Since then, things have stepped up several gears. For a 14-second period during the Flash Crash, algorithmic interactions caused 27,000 contracts of the S&P 500 E-mini futures contracts to change hands. Yet, in net terms, only 200 contracts were purchased. HFT algorithms were automatically offloading contracts in a frenetic, and in net terms fruitless, game of pass-the-parcel. The result was a magnification of the fat tail in stock prices due to fire-sale forced machine selling.

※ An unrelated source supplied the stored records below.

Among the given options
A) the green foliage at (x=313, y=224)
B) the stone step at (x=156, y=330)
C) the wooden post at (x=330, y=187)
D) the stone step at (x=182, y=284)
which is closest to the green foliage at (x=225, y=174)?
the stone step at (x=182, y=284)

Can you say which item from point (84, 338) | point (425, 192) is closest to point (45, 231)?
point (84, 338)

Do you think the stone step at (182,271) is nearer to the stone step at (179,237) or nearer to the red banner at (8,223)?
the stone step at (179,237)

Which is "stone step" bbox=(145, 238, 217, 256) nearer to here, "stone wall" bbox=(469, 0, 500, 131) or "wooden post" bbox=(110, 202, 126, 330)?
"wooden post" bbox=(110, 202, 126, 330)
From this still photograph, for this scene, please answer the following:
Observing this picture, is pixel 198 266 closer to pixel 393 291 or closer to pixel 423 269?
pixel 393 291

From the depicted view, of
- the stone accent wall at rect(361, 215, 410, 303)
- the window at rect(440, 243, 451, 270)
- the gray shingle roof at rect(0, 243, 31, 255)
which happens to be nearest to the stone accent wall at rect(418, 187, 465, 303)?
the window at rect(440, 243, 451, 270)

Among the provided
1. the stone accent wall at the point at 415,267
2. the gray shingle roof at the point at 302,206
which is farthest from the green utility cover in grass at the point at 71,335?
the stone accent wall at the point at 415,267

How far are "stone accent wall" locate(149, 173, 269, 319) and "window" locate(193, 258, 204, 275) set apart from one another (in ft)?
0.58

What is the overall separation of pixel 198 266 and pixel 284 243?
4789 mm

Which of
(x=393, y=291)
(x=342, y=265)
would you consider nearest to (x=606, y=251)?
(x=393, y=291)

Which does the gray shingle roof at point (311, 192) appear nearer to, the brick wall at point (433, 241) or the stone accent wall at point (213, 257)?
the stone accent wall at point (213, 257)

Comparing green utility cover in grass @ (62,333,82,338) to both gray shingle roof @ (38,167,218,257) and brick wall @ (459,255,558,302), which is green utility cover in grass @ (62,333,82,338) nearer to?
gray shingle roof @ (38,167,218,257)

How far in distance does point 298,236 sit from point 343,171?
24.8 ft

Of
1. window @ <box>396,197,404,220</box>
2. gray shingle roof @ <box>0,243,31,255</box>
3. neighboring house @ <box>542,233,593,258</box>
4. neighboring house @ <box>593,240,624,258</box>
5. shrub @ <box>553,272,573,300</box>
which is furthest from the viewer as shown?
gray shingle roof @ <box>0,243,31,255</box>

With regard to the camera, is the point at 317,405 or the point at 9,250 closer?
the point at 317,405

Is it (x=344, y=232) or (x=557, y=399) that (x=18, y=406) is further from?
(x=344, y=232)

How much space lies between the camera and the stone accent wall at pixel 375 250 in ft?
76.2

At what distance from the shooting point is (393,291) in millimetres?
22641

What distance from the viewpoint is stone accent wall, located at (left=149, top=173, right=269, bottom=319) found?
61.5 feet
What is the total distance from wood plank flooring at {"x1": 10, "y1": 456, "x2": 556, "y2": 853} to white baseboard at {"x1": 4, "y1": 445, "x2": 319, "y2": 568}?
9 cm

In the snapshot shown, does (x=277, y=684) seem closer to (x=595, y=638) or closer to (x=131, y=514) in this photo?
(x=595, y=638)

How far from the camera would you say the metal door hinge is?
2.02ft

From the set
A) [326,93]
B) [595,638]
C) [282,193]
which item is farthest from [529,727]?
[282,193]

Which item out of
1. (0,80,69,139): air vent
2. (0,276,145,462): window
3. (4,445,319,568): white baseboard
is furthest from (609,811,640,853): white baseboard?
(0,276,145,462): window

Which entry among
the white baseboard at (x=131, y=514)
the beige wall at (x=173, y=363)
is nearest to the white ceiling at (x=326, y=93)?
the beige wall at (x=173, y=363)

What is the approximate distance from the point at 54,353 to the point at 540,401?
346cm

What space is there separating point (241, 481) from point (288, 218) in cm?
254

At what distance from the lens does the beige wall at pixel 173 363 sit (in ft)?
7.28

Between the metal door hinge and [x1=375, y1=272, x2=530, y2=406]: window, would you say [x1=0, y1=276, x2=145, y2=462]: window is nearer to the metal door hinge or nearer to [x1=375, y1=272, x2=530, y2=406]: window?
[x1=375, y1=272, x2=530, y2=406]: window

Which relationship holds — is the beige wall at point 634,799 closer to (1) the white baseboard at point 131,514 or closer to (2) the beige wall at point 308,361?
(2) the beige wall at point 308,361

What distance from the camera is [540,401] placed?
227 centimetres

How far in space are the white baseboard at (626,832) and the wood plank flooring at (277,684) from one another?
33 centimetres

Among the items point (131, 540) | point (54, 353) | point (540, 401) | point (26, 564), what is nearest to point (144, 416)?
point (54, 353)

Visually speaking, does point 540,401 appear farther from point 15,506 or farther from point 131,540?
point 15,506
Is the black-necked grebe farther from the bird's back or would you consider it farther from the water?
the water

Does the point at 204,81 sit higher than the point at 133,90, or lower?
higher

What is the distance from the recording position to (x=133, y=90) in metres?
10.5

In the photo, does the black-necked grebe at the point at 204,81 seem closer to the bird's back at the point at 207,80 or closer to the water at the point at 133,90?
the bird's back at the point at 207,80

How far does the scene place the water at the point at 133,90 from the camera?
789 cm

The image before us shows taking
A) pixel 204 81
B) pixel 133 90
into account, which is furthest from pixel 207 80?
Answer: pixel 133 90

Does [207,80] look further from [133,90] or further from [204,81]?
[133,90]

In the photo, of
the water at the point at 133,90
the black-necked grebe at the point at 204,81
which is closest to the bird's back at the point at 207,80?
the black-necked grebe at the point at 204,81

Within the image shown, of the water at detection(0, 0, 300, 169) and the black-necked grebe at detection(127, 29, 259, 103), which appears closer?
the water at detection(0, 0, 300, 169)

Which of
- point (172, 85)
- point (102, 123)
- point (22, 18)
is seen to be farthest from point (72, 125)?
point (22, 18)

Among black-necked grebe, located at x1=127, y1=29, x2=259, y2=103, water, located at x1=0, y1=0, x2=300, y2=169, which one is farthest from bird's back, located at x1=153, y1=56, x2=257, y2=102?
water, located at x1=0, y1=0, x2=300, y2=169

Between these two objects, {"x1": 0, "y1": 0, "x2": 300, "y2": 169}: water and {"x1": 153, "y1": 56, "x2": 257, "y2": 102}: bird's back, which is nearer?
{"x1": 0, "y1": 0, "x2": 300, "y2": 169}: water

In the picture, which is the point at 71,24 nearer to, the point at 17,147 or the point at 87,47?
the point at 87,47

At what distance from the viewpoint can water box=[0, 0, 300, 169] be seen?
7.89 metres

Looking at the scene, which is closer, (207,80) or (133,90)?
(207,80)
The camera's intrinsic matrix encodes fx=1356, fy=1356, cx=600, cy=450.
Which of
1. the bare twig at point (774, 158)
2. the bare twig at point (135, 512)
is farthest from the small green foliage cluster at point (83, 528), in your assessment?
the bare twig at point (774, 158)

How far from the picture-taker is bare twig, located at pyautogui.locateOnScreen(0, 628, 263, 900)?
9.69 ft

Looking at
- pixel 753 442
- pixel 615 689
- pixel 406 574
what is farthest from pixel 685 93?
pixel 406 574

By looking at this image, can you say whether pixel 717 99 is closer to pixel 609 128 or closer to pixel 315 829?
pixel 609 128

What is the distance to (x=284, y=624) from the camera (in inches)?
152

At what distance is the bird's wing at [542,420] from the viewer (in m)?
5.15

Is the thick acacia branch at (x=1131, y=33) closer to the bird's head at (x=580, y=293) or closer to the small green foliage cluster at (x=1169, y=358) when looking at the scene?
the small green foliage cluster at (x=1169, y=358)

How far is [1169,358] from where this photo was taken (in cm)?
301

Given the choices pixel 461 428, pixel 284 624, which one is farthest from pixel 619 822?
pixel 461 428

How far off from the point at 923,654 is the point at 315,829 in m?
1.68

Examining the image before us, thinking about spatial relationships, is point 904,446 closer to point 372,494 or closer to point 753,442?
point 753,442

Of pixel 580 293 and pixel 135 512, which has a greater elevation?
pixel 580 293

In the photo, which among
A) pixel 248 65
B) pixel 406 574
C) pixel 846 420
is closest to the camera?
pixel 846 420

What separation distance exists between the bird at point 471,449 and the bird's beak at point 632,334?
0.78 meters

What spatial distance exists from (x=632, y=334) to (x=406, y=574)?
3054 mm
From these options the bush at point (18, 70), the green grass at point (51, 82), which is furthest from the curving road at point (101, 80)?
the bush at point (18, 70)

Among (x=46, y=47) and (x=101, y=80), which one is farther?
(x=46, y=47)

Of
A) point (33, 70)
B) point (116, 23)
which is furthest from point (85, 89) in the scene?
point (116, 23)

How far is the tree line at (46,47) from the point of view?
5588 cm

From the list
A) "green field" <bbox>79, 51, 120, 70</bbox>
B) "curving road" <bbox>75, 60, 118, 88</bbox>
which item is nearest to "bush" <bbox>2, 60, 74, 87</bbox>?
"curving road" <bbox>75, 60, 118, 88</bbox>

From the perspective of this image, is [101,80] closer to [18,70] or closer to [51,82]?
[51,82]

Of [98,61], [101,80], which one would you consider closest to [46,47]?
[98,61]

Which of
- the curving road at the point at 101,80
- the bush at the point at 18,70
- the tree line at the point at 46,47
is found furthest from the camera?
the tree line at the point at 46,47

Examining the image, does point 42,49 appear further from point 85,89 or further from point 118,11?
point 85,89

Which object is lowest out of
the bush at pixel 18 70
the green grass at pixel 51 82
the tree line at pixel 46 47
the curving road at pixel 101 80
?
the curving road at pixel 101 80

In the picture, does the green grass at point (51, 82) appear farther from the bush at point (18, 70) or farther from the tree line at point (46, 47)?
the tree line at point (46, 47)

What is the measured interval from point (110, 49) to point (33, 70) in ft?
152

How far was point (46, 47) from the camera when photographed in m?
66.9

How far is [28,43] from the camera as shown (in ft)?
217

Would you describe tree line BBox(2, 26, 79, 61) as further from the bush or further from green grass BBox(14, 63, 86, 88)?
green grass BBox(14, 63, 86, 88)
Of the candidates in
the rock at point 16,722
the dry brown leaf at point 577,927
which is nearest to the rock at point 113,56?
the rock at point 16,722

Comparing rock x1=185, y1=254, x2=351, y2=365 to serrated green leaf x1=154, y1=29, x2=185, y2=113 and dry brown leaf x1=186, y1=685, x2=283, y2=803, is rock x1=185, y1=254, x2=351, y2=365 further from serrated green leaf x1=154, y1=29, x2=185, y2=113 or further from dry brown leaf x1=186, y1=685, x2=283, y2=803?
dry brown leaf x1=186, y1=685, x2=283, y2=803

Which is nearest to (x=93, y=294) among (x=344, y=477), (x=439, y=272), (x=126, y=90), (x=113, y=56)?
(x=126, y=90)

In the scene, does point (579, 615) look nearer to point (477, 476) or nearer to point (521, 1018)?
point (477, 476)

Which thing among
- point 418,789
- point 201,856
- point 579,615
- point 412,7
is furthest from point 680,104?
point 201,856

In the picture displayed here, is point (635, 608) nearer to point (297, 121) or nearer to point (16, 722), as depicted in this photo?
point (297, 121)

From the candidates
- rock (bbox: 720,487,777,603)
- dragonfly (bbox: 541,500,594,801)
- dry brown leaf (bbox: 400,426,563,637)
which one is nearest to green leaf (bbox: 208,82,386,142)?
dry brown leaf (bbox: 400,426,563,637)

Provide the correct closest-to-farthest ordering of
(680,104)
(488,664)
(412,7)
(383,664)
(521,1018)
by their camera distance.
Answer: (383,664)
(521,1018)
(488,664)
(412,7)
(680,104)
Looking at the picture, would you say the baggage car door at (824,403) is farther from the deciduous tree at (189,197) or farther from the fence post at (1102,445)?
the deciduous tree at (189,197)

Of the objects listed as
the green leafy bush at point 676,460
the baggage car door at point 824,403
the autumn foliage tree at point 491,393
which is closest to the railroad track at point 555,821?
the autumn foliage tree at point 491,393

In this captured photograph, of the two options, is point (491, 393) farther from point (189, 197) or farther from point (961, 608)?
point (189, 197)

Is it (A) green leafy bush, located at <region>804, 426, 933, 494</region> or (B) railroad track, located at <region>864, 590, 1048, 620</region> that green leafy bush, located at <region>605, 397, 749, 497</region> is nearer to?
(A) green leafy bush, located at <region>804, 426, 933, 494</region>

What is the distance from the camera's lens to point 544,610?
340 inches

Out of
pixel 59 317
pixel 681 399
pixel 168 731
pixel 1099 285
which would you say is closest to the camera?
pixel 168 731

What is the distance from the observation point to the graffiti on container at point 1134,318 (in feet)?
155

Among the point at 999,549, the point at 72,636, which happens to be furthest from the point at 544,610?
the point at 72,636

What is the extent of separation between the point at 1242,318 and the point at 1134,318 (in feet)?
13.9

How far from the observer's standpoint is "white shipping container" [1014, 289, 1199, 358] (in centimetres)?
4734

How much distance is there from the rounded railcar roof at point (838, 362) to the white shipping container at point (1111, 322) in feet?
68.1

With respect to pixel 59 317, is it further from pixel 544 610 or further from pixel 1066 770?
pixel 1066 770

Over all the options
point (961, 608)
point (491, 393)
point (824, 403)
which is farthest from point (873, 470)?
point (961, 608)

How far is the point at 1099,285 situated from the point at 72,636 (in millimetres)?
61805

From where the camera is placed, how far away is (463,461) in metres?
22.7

These algorithmic interactions, and the uncertainty they create, will magnify the effect on spreads of a market event. Pricing becomes near-impossible and with it the making of markets. During the Flash Crash, Accenture shares traded at 1 cent, and Sotheby’s at $99,999.99, because these were the lowest and highest quotes admissible by HFT market-makers consistent with fulfilling their obligations. Bid-ask spreads did not just widen, they ballooned. Liquidity entered a void. That trades were executed at these “stub quotes” demonstrated algorithms were running on autopilot with liquidity spent. Prices were not just information inefficient; they were dislocated to the point where they had no information content whatsoever.
This simply follow from the natural dynamics of the market, and the situation market makers find themselves in. If they want to profit, if they want to survive, they need to manage their risks, and these risks grow rapidly in times of high volatility. Their response is quite understandable -- to leave the market, or least charge much more for their service. 

Individually this is all quite rational, yet the systemic effects aren't likely to benefit anyone. The situation, Haldane notes, resembles a Tragedy of the Commons in which individually rational actions lead to a collective disaster, fantasies about the Invisible Hand notwithstanding:
If the way to make money is to make markets, and the way to market markets is to make haste, the result is likely to be a race – an arms race to zero latency. Competitive forces will generate incentives to break the speed barrier, as this is the passport to lower spreads which is in turn the passport to making markets. This arms race to zero is precisely what has played out in financial markets over the past few years.

Arms races rarely have a winner. This one may be no exception. In the trading sphere, there is a risk the individually optimising actions of participants generate an outcome for the system which benefits no-one – a latter-day “tragedy of the commons”. How so? Because speed increases the risk of feasts and famines in market liquidity. HFT contribute to the feast through lower bid-ask spreads. But they also contribute to the famine if their liquidity provision is fickle in situations of stress.
Haldane then goes on to explore what might be done to counter these trends. I'll finish with a third post on this part of the speech very soon. 

But what is perhaps most interesting in all this is how much of Haldane's speech refers to recent work done by physicists -- Janos Kertesz, Jean-Philippe Bouchaud, Gene Stanley, Doyne Farmer and others -- rather than studies more in the style of neo-classical efficiency theory. It's encouraging to see that at least one very senior banking authority is taking this stuff seriously.